STATED GOAL ▸ Turn the rows below, from the line containing "What measurement separates" through the end of the rows (both ends included), into a Markdown table with the columns Number and Row line, one line per table row, skipping blank lines and leaving out the pictures.

Dataset entries
>> start
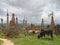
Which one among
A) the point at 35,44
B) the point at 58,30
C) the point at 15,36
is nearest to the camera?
the point at 35,44

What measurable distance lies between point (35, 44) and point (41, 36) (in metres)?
11.4

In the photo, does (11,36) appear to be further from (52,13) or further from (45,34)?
(52,13)

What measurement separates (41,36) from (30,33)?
1060 cm

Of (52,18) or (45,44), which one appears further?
(52,18)

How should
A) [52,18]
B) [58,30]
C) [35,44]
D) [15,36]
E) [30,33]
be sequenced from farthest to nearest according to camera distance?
[52,18] < [30,33] < [58,30] < [15,36] < [35,44]

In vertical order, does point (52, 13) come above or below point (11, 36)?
above

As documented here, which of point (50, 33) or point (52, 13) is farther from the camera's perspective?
point (52, 13)

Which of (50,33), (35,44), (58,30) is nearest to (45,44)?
(35,44)

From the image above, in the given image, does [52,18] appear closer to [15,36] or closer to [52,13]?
[52,13]

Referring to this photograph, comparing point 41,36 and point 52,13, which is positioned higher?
point 52,13

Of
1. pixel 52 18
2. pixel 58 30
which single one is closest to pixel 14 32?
pixel 58 30

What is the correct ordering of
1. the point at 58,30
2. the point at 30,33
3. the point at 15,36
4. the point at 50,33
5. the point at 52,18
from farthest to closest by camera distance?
1. the point at 52,18
2. the point at 30,33
3. the point at 58,30
4. the point at 15,36
5. the point at 50,33

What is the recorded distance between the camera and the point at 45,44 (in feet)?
84.5

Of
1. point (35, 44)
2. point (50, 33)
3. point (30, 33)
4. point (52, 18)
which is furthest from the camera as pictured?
point (52, 18)
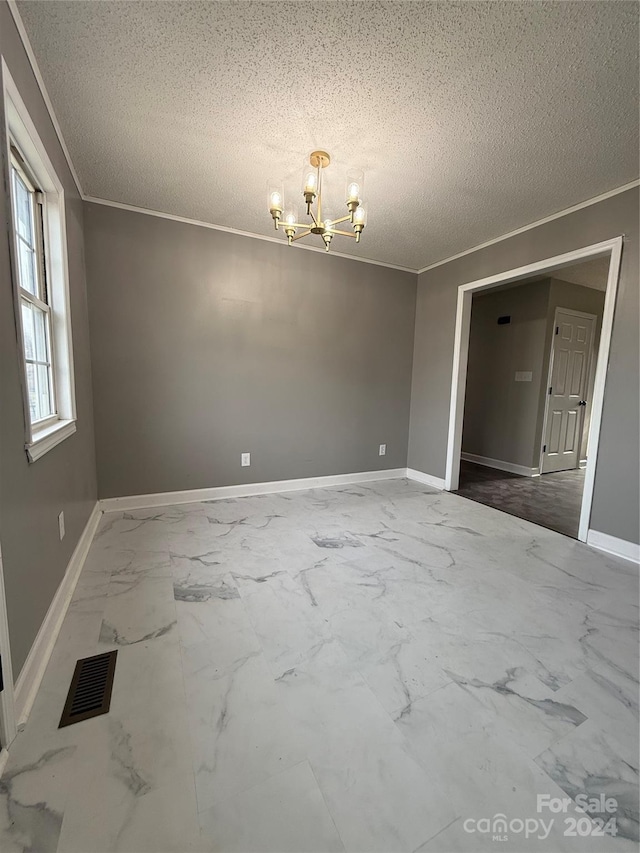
>> end
FULL SOLUTION ▸
| Number | Row line |
|---|---|
| 1 | What measurement separates (41,36) from (30,33)? |
| 2 | 1060 cm |
| 3 | Of (52,18) or (45,44), which one appears further? |
| 4 | (52,18) |
| 5 | How should |
| 6 | A) [52,18] |
| 7 | B) [58,30] |
| 8 | C) [35,44] |
| 9 | D) [15,36] |
| 10 | E) [30,33] |
| 11 | be sequenced from farthest to nearest according to camera distance? |
| 12 | [52,18] < [30,33] < [58,30] < [15,36] < [35,44] |
| 13 | In vertical order, does point (52, 13) come above or below point (11, 36)? |
| 14 | above |
| 15 | As documented here, which of point (50, 33) or point (52, 13) is farther from the camera's perspective? |
| 16 | point (52, 13) |
| 17 | Which of (50,33), (35,44), (58,30) is nearest to (45,44)? |
| 18 | (35,44) |
| 19 | From the image above, in the given image, does [52,18] appear closer to [15,36] or closer to [52,13]? |
| 20 | [52,13] |
| 21 | Referring to this photograph, comparing point 41,36 and point 52,13, which is positioned higher? |
| 22 | point 52,13 |
| 23 | Of |
| 24 | 1. pixel 52 18 |
| 25 | 2. pixel 58 30 |
| 26 | which single one is closest to pixel 14 32? |
| 27 | pixel 58 30 |
| 28 | What is the correct ordering of |
| 29 | 1. the point at 58,30 |
| 30 | 2. the point at 30,33 |
| 31 | 3. the point at 15,36 |
| 32 | 4. the point at 50,33 |
| 33 | 5. the point at 52,18 |
| 34 | from farthest to closest by camera distance? |
| 35 | 1. the point at 52,18 |
| 36 | 2. the point at 30,33 |
| 37 | 3. the point at 58,30 |
| 38 | 4. the point at 15,36 |
| 39 | 5. the point at 50,33 |
| 40 | What is the recorded distance between the camera and the point at 45,44 (in feet)? |
| 41 | 84.5 |
| 42 | Of |
| 43 | 1. point (35, 44) |
| 44 | 2. point (50, 33) |
| 45 | 3. point (30, 33) |
| 46 | 4. point (52, 18) |
| 47 | which is furthest from the camera as pictured? |
| 48 | point (52, 18) |